- ZITIERTER TEXT:

+++

Europäische Instrumentalistinnen
des 18. und 19. Jahrhunderts

 

Verhulst, Anna Charlotte, verh. Elischer, Elischer-Verhulst

* 25. Aug. 1858 in Den Haag, † 28. Juni 1938 in Toorak bei Melbourne, Pianistin und Klavierlehrerin. Ihre Eltern waren der Mendelssohn-Schüler, Komponist und Dirigent Johannes Verhulst (1816−1891) und Johanna Elizabeth Cornelia Verhulst geb. Rochussen (1827−1893). Anna Charlotte Verhulsts Schwester Louise Henriette war eine erfolgreiche Sopranistin, über zwei weitere Geschwister liegen keine Informationen vor. Die Familie stand in engem Kontakt zu Clara und Robert Schumann, Ferdinand Hiller und Felix Mendelssohn.

+++

- VORLIEGENDES MATERIAL:
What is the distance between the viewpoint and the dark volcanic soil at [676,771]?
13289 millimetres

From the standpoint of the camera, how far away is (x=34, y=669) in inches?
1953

+++

- SCHRIFTLICHE AUFGABE 1:
Beantworte anhand des Textes über Anna Charlotte Verhulst diese Fragen:
(a) Wann und wo wurde sie geboren?
(b) Als was war ihre Schwester Louise Henriette erfolgreich?
(c) Mit wem stand die Familie in engem Kontakt?
- SCHRIFTLICHE AUFGABE 2:
Führe den Text über Anna Charlotte Verhulst im Anschluss an seinen letzten Satz fort.

- ERGEBNIS 1:
(a) Am 25. August 1858 in Den Haag.
(b) Als Sopranistin.
(c) Mit Clara und Robert Schumann, Ferdinand Hiller und Felix Mendelssohn.

- ERGEBNIS 2:
Anna Verhulst „kreeg in haar woonplaats op primitieve wijze onderricht in het pianospel van een plaatselijke muziekleraar“ („bekam zu Hause von einem lokalen Musiklehrer auf einfache Weise Unterricht im Klavierspiel“, Hendriks 1994, S. 3). Mit 15 Jahren erhielt sie ein von König Wilhelm III. finanziertes Stipendium, welches ihr eine dreijährige Ausbildung im Ausland ermöglichte. In den folgenden Jahren studierte sie in Köln unter Ferdinand Hiller (1811−1885) und in Paris. Sie spielte Konzerte u. a. in Paris (1876, 1877), Amsterdam (1878−1881, 1889), Tilburg (1879), Jena (1879), Dresden (1879), Leipzig (1879−1883, 1887), Elberfeld (1880), Aachen (1880), Zeitz (1881), Torgau (1881), Köln (1882), Rotterdam (1887), London (1894) und Melbourne (1934, 1936).

 

Anna Verhulst um 1876, Photographie von Carl Westendorp in Köln.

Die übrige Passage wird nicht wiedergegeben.